Simulating blood flow through healthy and diseased arteries using high-performance computing generates vast, voxel-based datasets—essentially 3D grids of pressure and flow metrics resembling a “Minecraft-like” model of the body. However, this data is difficult to visualize dynamically, especially on resource-constrained devices like standalone VR/AR headsets.
The challenge was to transform these complex, high-resolution simulations into intuitive, animated visuals that could be experienced in real time.
The team developed an automated workflow to convert voxel-based simulation data into efficient, animated 3D visualizations viewable in extended reality environments.
Using ParaView, we exported blood flow simulations frame-by-frame into PLY model formats with color-coded flow and pressure data. We then used Houdini software to create 2D textures for each frame.

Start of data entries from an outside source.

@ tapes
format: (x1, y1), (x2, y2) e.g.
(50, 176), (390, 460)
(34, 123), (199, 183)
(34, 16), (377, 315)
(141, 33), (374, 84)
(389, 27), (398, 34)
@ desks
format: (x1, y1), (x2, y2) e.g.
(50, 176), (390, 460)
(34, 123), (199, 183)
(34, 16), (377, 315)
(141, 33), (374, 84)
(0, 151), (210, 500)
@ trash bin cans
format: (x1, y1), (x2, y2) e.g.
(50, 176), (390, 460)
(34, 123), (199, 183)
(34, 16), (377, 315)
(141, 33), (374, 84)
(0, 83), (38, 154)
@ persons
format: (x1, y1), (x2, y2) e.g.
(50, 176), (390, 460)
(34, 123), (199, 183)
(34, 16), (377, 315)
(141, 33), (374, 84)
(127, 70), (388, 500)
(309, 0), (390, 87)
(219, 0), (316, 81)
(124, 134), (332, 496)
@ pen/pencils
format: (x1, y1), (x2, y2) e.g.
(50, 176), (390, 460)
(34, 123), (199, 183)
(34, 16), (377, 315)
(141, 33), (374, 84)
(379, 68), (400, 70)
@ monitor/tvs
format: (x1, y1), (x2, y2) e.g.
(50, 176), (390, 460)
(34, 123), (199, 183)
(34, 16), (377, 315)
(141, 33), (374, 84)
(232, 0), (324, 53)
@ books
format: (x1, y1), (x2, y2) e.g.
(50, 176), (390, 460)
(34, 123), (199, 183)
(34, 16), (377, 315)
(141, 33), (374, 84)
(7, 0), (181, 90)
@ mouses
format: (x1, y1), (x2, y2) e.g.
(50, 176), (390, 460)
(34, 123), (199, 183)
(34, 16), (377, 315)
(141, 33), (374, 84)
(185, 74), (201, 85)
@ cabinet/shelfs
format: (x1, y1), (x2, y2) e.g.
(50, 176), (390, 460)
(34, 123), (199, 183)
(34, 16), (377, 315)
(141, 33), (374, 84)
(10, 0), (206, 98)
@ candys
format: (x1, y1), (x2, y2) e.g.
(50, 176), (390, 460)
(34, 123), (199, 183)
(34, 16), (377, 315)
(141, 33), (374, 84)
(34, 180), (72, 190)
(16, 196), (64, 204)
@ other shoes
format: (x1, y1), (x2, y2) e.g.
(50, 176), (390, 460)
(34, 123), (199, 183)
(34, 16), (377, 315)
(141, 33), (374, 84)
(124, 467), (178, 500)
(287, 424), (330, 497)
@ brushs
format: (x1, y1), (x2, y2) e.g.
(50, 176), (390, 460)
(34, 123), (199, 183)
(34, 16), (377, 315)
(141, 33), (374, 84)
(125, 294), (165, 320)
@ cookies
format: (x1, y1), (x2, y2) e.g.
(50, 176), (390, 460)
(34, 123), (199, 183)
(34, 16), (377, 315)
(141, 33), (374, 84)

By flipping through the 2D textures, the system animates blood flow changes, enabling smooth, resource-efficient animations on devices such as the Apple Vision Pro and Meta Quest.
These tools allow us to build maps of these metrics that are associated with the localization and progression of heart disease. The simulations allow clinicians and researchers to interact with the information in a VR/AR environment and extract meaningful metrics about blood flow, such as velocity, pressure, and locations of disturbed flow.
We’ve also demonstrated their use for diagnosing and treating cerebral aneurysms, aortic coarctation, and peripheral arterial disease, to name a few.
This work is currently on display in the lobby of the Karsch Alumni Center at Duke.